Los dos caminaron hacia la ventana con pasos pesados. La cara de Zheng Su estaba llena de desdén y desprecio. ¿Cómo podría una niña inculta vencerlo a él? Sin embargo, era bueno que tuvieran una competencia. Quería terminarlo rápidamente para que Xia Zhe y ella no pudieran venir a molestarlo de nuevo.
Xia Zhe y Sun Dai se sentaron en el sofá y miraron a las dos personas en la mesa de ajedrez a lo lejos. La diferencia era que Sun Dai sonreía mientras que la cara de Xia Zhe estaba llena de preocupación.
—Xiao Zhe, no tienes que preocuparte tanto por tu esposa. Tu mentor solo se preocupa por su reputación. Conoces su temperamento —dijo Sun Dai suavemente.
—Sé que mi decisión en ese entonces fue demasiado repentina y no la discutí ni con Mentor ni con mi familia. Esta es mi culpa, pero no me arrepiento —dijo Xia Zhe con una sonrisa. Sabía que Zheng Su podía escuchar su conversación aunque estuviera a cierta distancia.
—Entonces, ¿qué te gusta de esta chica?
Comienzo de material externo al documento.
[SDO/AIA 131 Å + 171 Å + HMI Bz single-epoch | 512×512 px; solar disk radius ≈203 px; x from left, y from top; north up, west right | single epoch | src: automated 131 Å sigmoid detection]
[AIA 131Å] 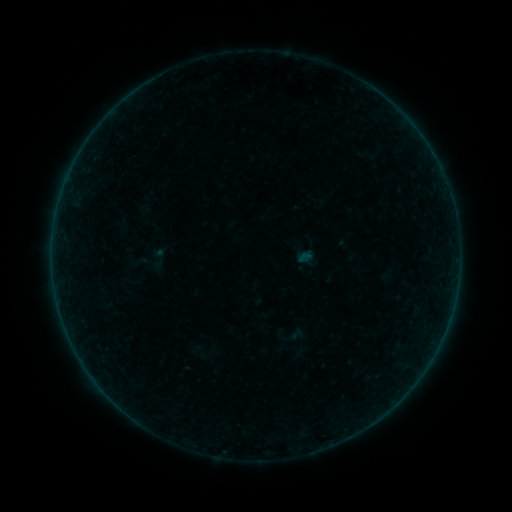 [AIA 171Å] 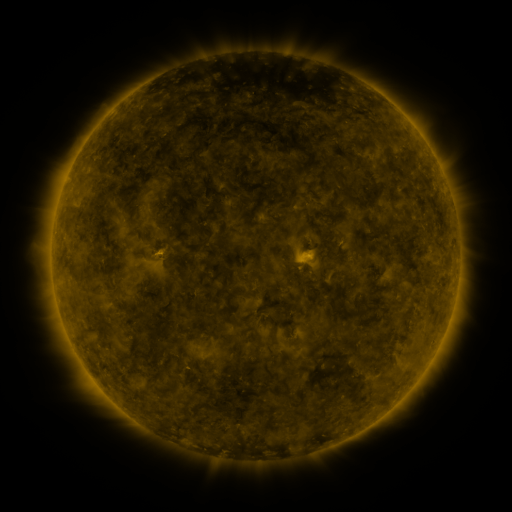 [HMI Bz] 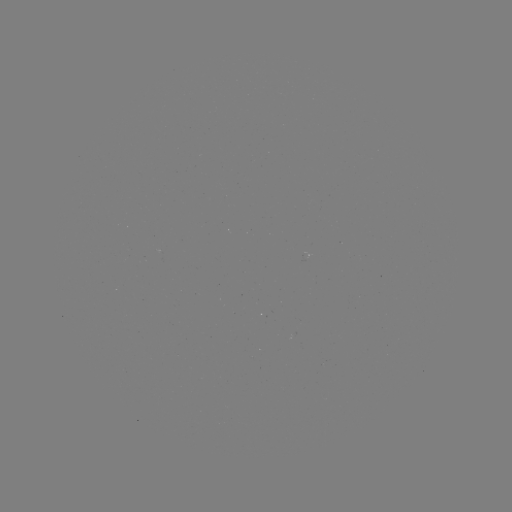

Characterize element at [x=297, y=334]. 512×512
sigmoid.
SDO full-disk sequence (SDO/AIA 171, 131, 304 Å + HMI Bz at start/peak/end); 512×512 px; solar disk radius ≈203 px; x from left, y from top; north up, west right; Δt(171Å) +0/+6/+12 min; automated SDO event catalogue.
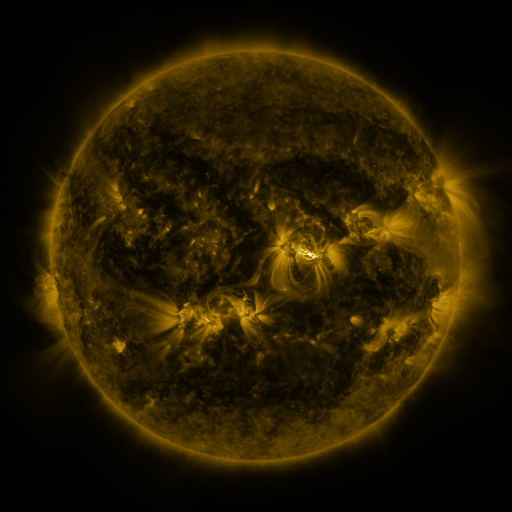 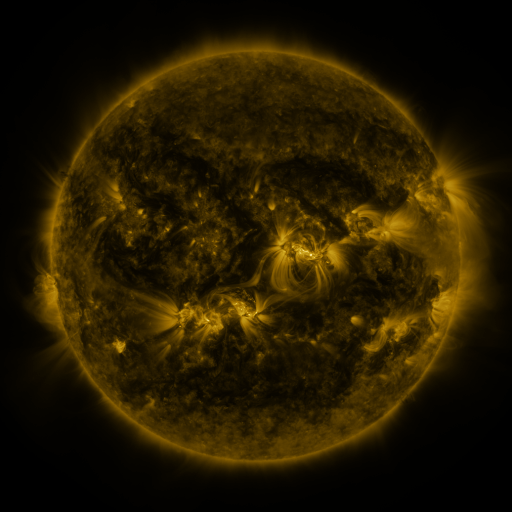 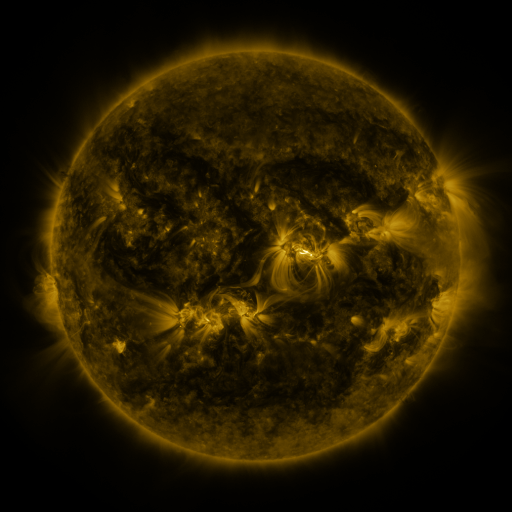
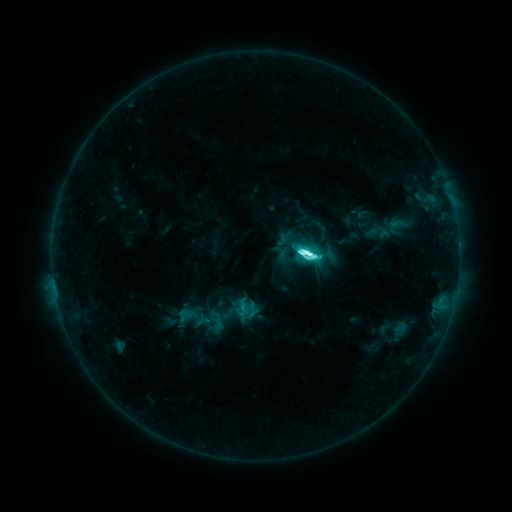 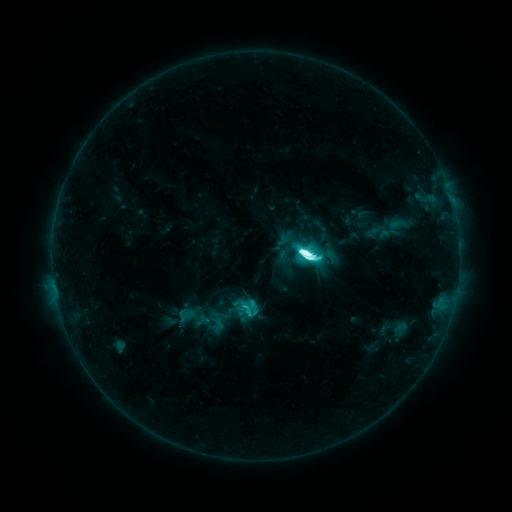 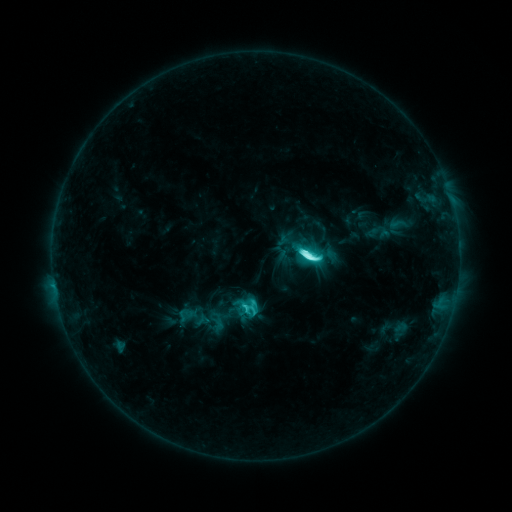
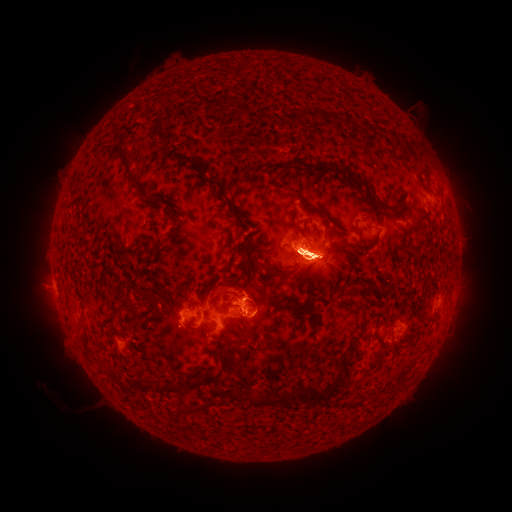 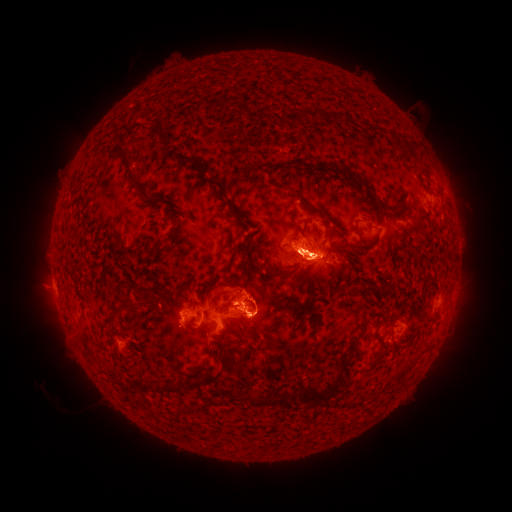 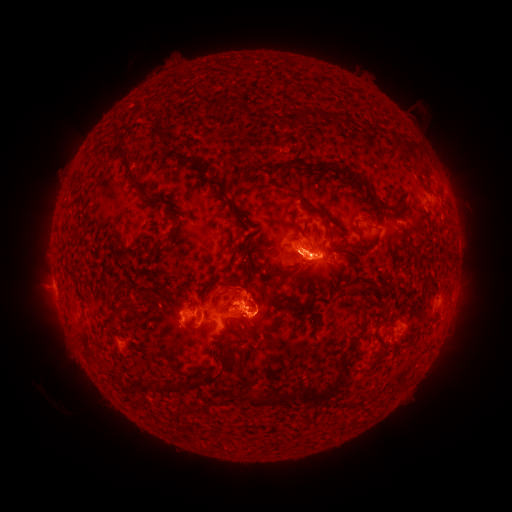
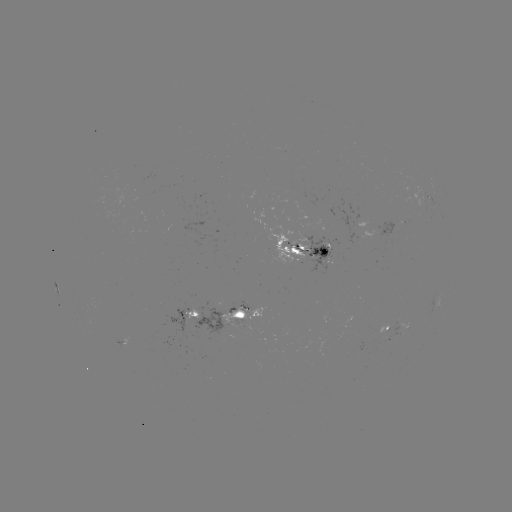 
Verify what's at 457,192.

En realidad, siempre he esperado que tú y Yuan Yuan pudieran estar juntos, pero también sé que nada se puede forzar —dijo Sun Dai con resignación.
—Ella es como una versión mini del sol. Mientras esté a su lado, no parece preocuparme por nada. En realidad, también creo que es muy mágico. Es cierto lo que dijo el Mentor, y nunca ha ido a la escuela. Sin embargo, su abuelo la ha educado muy bien. Además, es muy capaz y es muy amable con los demás… —Xia Zhe habló sin parar durante mucho tiempo, como si necesitara describir todas las fortalezas de Qiao Mei de una sola vez.
Sun Dai también había escuchado un poco sobre Qiao Mei. Después de todo, todos en la ciudad sabían que ella era la persona que salvó a Xia Mao. Además, era la nieta de Qiao Qiang, por lo que todos la alababan mucho.
Qiao Qiang era una existencia muy sagrada en los corazones de las personas militares como ellos. Era un sénior muy destacado y héroe de guerra. Sus logros ya habían superado el alcance de muchas personas.